Perhaps your digital photo and music collections are clogging your PC. Maybe you want a one-button backup system for your computer's hard drive. Or maybe you need a place to store digital home movies. There are many good reasons to get the Seagate 400GB external USB 2.0 and Firewire hard drive. It's good-looking (for a hard drive), fast, easy to set up, and at $330, storage costs less than a buck per gigabyte. www.seagate.com

•DELL INSPIRON 6000 (MCE)

Already one of the best bang-per-buck laptops anywhere, the Inspiron 6000 still costs less than $1,000 (to get the best price, $969, enter the special E-Value Code 1111-i6004PC on Dell's website) and now comes loaded with Microsoft Windows Media Center Edition (MCE) software for managing music, video, and photo collections. Pay $134 extra for an external TV tuner, and use the laptop to record and save your favorite TV shows.
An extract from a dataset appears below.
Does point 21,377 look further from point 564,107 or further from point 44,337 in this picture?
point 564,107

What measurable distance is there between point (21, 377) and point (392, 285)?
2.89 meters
Other specs: Intel Pentium M, 15.4-inch widescreen, 512MB RAM, 80GB hard disk, Wi-Fi, CD burner, and DVD player. www.dell.com

•TOSHIBA PORTÉGÉ R200

Still the envy of stoop-shouldered business travelers, the R200 ultraportable Windows PC ($2,099 and up) weighs less than three pounds, isn't much thicker than a legal pad, and yet offers a comfortable, full-sized keyboard. The 12.1-inch screen and four-hour battery are great for those times when you're stuck in coach. Wi-Fi wireless networking is built in, as is a 60GB hard drive. Don't leave home without it.